Droits fondamentaux vs. santé en temps de pandémie
Lors des manifestations antiracistes des deux dernières semaines, les contestataires n'ont pas toujours respecté les distances de sécurité prescrites, dans une démarche délibérée pour certains, par la force des choses pour d'autres. Auparavant déjà, lors de mobilisations contre les mesures sanitaires, on avait assisté à des problèmes similaires. Comment réagir quand l'exercice d'un droit fondamental engendre un danger pour la santé publique ?
Des vies mises en danger
Les rassemblements de masse sans distanciation sociale comme ceux du week-end dernier ne doivent pas se répéter, met en garde Frankfurter Rundschau :
«La liberté d'expression et la liberté de rassemblement sont des droits fondamentaux. Mais qui dit droit dit obligation. Citons notamment l'obligation de déclarer une manifestation, ou encore, en ces temps de coronavirus, les règles d'hygiène. Ces droits et obligations ont beau être contraignants, ils sont en vigueur et s'appliquent pleinement aux manifestations. Une fin louable ne justifie pas des moyens répréhensibles. Qu'il s'agisse de conspirationnistes qui enfreignent les règles de distance dans les défilés en connaissance de cause ou de manifestants contre l'extrême droite que l'affluence empêche d'observer les consignes, le résultat est le même : la mise en danger de vies humaines.»
Une mobilisation réjouissante
L’affluence dans les cortèges du mouvement "Black Lives Matter" au Danemark est le signe d'un engagement louable, lit-on dans Politiken :
«Dans toute démocratie, le droit de manifester et de donner une forme physique à ses convictions est un des droits les plus importants. ... Dans les situations d'urgence extrêmes, le droit de rassemblement peut certes se trouver suspendu, mais cela n'a heureusement pas été le cas pendant la crise du coronavirus. Et le fait qu'une plus grande marge de manœuvre et de liberté ait été accordée aux manifestations politiques plutôt qu'à toute autre cause est le signe d'une société saine. Ce n'est pas pour faire la fête que les jeunes Danois sont descendus dans les rues en nombre. ... C'est pour dénoncer le racisme et la discrimination. Ils ont montré leur sens civique et leur engagement, ce qui mérite des louanges plutôt que des remontrances.»

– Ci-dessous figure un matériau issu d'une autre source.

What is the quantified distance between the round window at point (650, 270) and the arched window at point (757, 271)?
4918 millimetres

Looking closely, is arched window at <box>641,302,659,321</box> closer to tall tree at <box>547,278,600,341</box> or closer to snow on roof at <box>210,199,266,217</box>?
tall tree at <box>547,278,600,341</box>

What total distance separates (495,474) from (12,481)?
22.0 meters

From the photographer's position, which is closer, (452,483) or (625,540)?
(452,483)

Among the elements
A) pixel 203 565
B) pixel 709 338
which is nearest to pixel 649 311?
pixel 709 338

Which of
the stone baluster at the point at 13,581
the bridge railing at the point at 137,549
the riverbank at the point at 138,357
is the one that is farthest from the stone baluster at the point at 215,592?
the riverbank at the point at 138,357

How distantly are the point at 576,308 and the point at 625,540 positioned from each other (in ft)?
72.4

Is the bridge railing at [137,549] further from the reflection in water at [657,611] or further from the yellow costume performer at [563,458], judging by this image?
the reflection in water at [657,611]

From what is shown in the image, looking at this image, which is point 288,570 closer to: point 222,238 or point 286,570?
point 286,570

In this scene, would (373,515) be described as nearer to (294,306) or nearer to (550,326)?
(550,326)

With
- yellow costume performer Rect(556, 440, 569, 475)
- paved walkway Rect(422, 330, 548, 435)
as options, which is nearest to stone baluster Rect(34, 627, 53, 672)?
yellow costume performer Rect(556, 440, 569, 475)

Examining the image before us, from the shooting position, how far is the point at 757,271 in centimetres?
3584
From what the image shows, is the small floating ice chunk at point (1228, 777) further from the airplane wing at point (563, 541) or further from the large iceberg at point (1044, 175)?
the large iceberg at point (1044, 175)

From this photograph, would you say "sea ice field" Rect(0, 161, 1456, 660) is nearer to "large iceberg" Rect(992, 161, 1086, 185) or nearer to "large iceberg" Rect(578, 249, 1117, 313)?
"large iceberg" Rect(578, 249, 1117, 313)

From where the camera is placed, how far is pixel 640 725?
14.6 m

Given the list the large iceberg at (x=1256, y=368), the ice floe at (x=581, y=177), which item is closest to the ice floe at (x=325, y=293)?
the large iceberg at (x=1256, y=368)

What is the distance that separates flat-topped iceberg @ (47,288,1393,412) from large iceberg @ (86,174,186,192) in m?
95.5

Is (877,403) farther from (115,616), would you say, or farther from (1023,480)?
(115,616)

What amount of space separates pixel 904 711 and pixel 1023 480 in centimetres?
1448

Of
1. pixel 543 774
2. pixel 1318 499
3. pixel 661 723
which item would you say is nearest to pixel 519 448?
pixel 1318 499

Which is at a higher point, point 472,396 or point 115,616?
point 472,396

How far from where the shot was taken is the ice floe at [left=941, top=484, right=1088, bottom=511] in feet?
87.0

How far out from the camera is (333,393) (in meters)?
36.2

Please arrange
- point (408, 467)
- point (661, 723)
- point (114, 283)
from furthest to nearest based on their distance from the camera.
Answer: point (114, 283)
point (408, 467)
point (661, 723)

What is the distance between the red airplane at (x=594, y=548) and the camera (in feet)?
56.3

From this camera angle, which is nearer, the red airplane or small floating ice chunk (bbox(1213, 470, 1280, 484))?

La classe politique se trompe de priorité
Le ministre espagnol de la Santé a enjoint les manifestants de respecter les distances de sécurité dans les manifestations. Il aurait mieux fait de porter son regard ailleurs, estime l'anthropologue Nuria Alabao dans ctxt.es :
«Le débat sur la santé publique occulte celui sur les conditions de vie des migrants, sur le racisme quotidien qui est le sort de ceux qui ont un physique différent, qu'ils soient espagnols ou non. ... S'il se soucie tant de la sécurité, le ministre de la Santé aurait pu s'intéresser aux conditions de vie et de travail des migrants dans l'agriculture andalouse. Car elle n'est encadrée par aucune mesure de sécurité. Dans la seule province de Huelva, quelque 3 500 personnes issues de l'immigration et travaillant dans les champs, vivent dans la promiscuité de cabanes de fortune dénuées de l'hygiène la plus élémentaire. Beaucoup d'entre elles n'ont même pas d'eau pour se laver les mains.»